A Git subtree is a way to embed a repository into another repository. As a convention, we refer to the repository being embedded as the child repository, and to the other repository as the parent repository. The parent repository contains a subtree that reflects the content of a child repository at a given commit. You can read more about Git subtrees here.
Setting up subtrees
Following good practices, you first need to declare each child repository as being a remote of the parent repository. You can do so by executing the command below in the parent repository.
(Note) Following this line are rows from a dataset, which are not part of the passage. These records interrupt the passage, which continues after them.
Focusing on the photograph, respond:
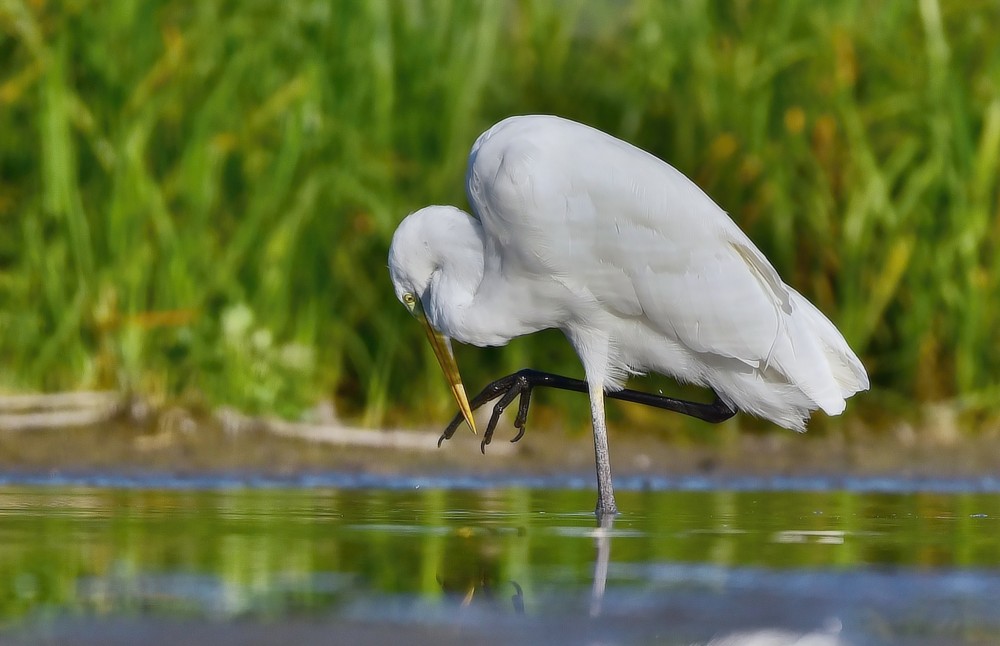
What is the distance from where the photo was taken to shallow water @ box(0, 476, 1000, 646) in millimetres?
2982

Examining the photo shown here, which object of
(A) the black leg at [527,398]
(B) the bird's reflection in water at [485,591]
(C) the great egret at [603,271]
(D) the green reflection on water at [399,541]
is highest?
(C) the great egret at [603,271]

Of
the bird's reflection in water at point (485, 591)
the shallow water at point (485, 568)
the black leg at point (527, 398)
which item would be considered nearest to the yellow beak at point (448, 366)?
the black leg at point (527, 398)

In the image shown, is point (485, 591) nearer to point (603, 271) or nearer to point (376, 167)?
point (603, 271)

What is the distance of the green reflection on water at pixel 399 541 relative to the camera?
3.43 m

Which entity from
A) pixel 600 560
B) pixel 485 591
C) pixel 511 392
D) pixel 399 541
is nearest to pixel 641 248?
pixel 511 392

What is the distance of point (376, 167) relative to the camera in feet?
25.4

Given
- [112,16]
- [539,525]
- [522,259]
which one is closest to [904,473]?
[522,259]

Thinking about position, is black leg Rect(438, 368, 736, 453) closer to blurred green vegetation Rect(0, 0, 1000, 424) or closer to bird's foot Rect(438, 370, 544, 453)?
bird's foot Rect(438, 370, 544, 453)

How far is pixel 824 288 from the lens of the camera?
8148mm

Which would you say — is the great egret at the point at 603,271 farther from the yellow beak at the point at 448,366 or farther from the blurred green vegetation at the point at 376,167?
the blurred green vegetation at the point at 376,167

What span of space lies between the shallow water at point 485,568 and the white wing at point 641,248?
56 centimetres

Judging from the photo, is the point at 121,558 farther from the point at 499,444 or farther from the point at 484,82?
the point at 484,82

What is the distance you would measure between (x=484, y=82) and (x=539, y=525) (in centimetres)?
391

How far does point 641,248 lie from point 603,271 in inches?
6.0
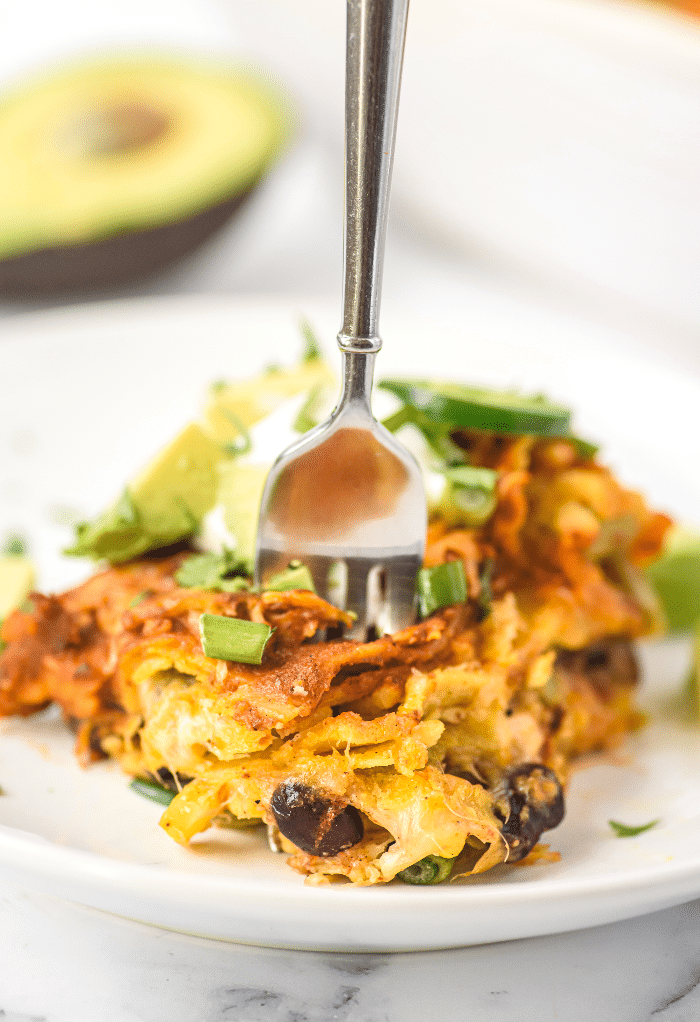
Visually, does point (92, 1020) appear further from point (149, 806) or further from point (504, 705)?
point (504, 705)

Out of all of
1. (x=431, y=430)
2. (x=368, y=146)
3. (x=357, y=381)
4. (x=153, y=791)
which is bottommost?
(x=153, y=791)

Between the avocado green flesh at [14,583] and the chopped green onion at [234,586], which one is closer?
the chopped green onion at [234,586]

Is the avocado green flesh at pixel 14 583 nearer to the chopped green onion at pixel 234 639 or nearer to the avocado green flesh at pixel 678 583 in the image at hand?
the chopped green onion at pixel 234 639

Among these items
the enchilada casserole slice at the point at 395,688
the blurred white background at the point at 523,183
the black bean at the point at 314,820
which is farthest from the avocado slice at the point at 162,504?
the blurred white background at the point at 523,183

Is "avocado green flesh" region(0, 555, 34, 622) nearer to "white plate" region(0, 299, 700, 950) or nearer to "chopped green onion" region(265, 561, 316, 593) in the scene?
"white plate" region(0, 299, 700, 950)

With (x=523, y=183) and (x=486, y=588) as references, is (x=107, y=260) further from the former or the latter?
(x=486, y=588)

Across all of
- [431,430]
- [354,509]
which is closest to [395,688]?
[354,509]
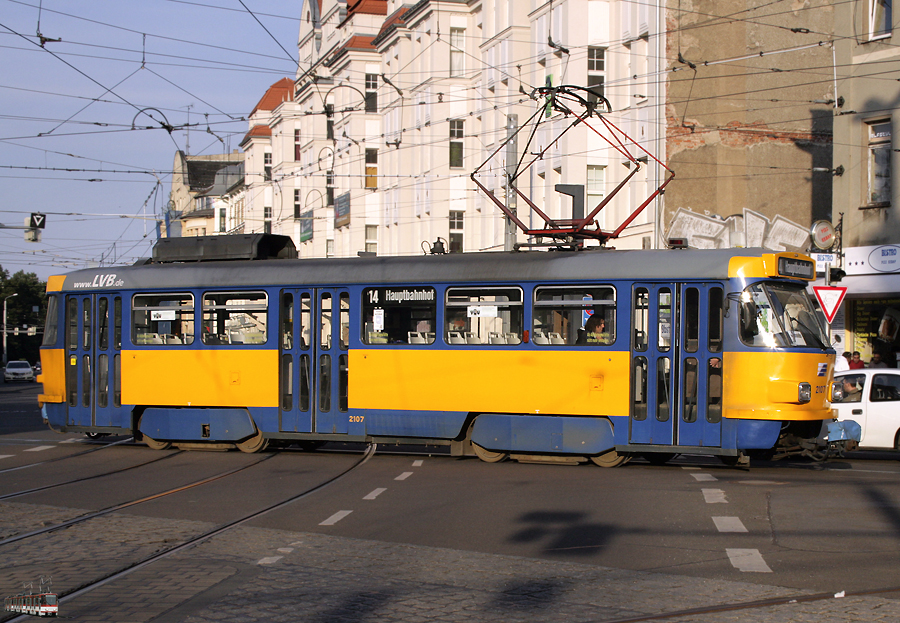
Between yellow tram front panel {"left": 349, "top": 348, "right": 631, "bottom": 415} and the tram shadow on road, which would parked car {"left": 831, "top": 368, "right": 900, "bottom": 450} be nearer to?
yellow tram front panel {"left": 349, "top": 348, "right": 631, "bottom": 415}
Note that executing that command has no impact on the content of the parent repository.
# e.g. git remote add models https://github.com/org/models.git
git remote add <child name> <child URL>
Once you have executed that command for every child repository, Hackolade Studio detects that the parent repository has multiple remotes and will provide you with additional actions.
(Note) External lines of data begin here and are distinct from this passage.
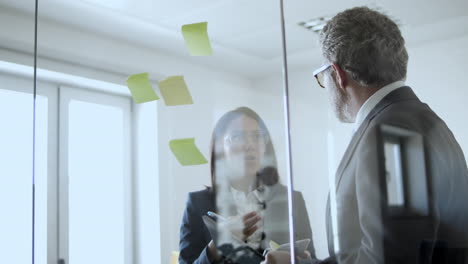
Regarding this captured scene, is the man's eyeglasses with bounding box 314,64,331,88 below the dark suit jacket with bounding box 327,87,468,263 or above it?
above

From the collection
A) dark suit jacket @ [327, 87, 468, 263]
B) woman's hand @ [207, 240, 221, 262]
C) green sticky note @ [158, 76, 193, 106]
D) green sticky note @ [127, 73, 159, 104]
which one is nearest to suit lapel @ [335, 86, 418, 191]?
dark suit jacket @ [327, 87, 468, 263]

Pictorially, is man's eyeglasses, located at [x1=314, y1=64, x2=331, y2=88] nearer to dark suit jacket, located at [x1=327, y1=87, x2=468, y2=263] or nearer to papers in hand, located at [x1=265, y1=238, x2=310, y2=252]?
dark suit jacket, located at [x1=327, y1=87, x2=468, y2=263]

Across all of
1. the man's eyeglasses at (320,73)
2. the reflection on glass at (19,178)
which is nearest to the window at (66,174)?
the reflection on glass at (19,178)

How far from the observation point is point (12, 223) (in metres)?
1.42

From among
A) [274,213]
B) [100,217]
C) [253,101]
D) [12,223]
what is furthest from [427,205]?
[12,223]

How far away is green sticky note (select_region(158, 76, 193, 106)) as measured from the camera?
1237 mm

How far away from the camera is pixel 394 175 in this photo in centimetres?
91

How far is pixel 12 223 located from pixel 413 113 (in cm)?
126

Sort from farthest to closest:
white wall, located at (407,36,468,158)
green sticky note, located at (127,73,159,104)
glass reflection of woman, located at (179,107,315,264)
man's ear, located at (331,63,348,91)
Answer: green sticky note, located at (127,73,159,104) → glass reflection of woman, located at (179,107,315,264) → man's ear, located at (331,63,348,91) → white wall, located at (407,36,468,158)

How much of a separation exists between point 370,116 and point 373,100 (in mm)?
38

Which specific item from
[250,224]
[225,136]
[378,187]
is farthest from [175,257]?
[378,187]

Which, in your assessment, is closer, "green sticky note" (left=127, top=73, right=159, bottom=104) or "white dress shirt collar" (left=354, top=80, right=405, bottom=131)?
"white dress shirt collar" (left=354, top=80, right=405, bottom=131)

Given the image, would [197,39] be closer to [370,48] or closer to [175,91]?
[175,91]

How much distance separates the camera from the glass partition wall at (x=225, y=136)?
35.4 inches
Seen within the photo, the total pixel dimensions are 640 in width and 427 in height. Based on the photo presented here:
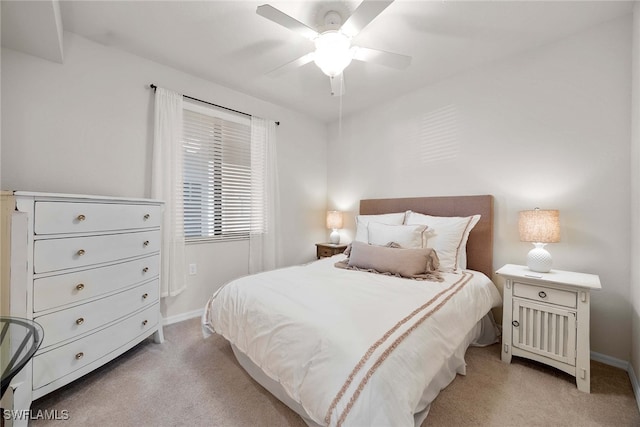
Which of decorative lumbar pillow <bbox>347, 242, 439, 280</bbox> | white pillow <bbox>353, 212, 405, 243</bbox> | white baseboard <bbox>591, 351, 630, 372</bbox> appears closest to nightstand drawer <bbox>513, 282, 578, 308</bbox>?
decorative lumbar pillow <bbox>347, 242, 439, 280</bbox>

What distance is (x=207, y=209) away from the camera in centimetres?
279

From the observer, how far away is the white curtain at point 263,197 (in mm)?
3121

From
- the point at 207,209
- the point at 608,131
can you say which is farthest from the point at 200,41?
the point at 608,131

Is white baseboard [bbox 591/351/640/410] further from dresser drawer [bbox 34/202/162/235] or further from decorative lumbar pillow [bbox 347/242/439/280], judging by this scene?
dresser drawer [bbox 34/202/162/235]

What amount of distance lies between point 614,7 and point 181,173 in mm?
3718

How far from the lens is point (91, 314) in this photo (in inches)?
61.2

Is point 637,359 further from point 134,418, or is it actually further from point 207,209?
point 207,209

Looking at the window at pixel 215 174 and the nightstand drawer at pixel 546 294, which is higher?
the window at pixel 215 174

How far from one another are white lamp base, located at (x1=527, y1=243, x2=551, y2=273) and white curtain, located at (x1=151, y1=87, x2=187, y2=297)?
3071 millimetres

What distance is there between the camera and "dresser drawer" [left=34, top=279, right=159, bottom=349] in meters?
1.38

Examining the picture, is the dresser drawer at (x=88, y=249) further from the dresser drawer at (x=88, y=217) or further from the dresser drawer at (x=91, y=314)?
the dresser drawer at (x=91, y=314)

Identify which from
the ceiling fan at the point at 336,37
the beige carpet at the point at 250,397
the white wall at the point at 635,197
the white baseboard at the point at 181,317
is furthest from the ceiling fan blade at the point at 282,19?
the white baseboard at the point at 181,317

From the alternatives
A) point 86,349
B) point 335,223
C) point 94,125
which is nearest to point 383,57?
point 335,223

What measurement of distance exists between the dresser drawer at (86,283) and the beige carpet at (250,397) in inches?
23.2
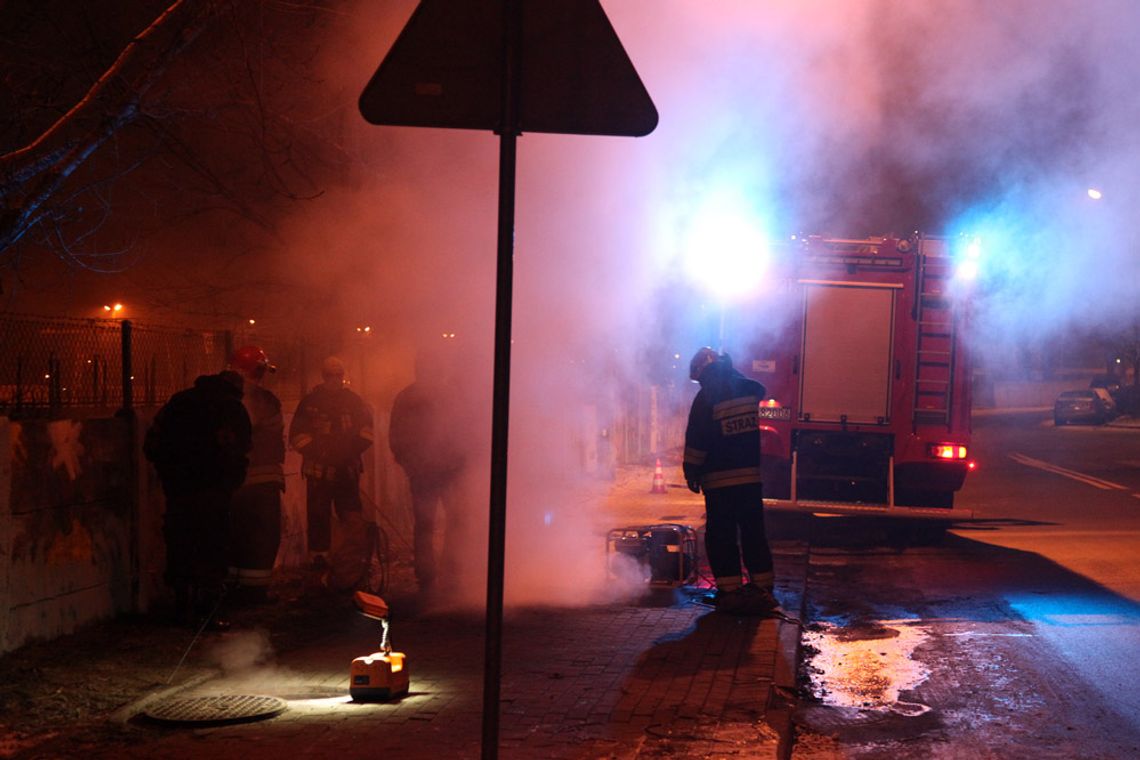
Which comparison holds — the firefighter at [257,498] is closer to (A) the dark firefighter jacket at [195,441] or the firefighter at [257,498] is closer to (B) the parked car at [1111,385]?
(A) the dark firefighter jacket at [195,441]

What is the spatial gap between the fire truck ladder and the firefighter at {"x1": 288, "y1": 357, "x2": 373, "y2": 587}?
5.73m

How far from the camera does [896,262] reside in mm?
11039

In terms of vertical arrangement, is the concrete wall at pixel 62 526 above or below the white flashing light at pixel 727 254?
below

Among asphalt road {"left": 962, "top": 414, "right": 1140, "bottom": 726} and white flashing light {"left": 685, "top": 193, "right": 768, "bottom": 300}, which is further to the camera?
white flashing light {"left": 685, "top": 193, "right": 768, "bottom": 300}

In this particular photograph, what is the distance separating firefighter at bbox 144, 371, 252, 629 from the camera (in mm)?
6570

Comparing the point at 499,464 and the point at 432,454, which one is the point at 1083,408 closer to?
the point at 432,454

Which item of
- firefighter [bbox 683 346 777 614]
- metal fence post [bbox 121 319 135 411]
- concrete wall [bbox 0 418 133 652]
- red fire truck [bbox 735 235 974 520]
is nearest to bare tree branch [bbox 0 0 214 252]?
metal fence post [bbox 121 319 135 411]

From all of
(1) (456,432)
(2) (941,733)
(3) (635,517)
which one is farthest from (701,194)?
(2) (941,733)

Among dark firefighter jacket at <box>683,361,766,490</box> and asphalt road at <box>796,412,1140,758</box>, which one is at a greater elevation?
dark firefighter jacket at <box>683,361,766,490</box>

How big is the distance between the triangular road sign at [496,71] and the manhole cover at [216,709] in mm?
2886

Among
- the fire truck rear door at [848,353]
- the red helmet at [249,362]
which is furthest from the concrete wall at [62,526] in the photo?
the fire truck rear door at [848,353]

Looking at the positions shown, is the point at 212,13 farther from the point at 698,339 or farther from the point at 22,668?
the point at 698,339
Hackolade Studio helps you keep your Git subtrees up-to-date in the parent repository by making it easy to pull remote commits from child repositories. If the repository you opened in Hackolade Studio has more than one remote, then the additional action "PULL subtree" will be made available in the pane "Pull remote commits".
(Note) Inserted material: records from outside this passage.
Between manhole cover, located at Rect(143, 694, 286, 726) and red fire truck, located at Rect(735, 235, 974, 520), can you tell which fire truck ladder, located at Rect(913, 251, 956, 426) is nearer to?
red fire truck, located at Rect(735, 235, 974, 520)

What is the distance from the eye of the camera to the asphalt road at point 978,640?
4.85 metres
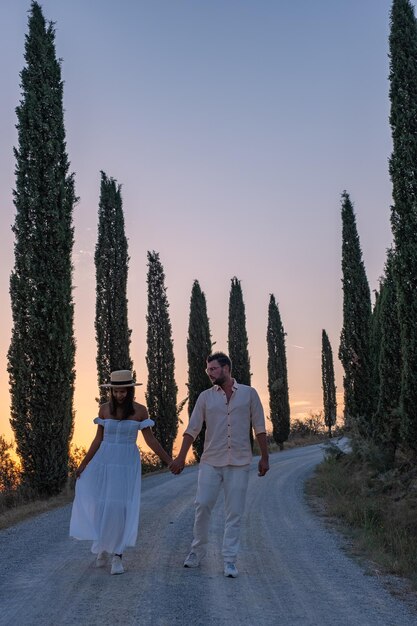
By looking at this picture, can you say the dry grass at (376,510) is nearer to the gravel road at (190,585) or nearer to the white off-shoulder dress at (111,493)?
the gravel road at (190,585)

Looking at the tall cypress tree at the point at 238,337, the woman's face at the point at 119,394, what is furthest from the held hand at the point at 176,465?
the tall cypress tree at the point at 238,337

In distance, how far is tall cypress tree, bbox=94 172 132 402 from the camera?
2975cm

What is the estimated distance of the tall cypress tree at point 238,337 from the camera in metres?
45.2

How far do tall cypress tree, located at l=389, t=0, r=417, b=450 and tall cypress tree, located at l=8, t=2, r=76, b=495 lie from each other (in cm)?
912

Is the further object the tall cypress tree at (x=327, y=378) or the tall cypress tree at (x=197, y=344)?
the tall cypress tree at (x=327, y=378)

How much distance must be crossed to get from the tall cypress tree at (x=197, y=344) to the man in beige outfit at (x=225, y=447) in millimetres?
31480

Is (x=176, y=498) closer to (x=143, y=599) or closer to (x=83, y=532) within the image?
(x=83, y=532)

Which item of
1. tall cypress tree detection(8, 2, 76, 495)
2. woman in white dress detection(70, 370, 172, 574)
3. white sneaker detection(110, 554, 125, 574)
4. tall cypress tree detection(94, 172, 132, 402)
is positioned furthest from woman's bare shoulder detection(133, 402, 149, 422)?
tall cypress tree detection(94, 172, 132, 402)

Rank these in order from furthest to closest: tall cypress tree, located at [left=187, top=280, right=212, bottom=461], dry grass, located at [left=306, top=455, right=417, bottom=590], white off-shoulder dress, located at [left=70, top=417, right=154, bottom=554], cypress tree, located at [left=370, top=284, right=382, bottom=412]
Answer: tall cypress tree, located at [left=187, top=280, right=212, bottom=461] < cypress tree, located at [left=370, top=284, right=382, bottom=412] < dry grass, located at [left=306, top=455, right=417, bottom=590] < white off-shoulder dress, located at [left=70, top=417, right=154, bottom=554]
Using that action, you can pull any branch from any child repository into the subfolder of your choice. Besides expecting some inputs, the action behaves exactly like the primary PULL action and is also capable of handling conflicts.
Hackolade Studio makes it possible to pull remote commits from the child repositories into the parent repository. However, it does not support modifying subtrees in the parent repository and pushing commits back to the child repositories. We recommend that treat a subtree as a read-only copy of a child repository and to apply your changes to the child repository directly instead of through the parent repository.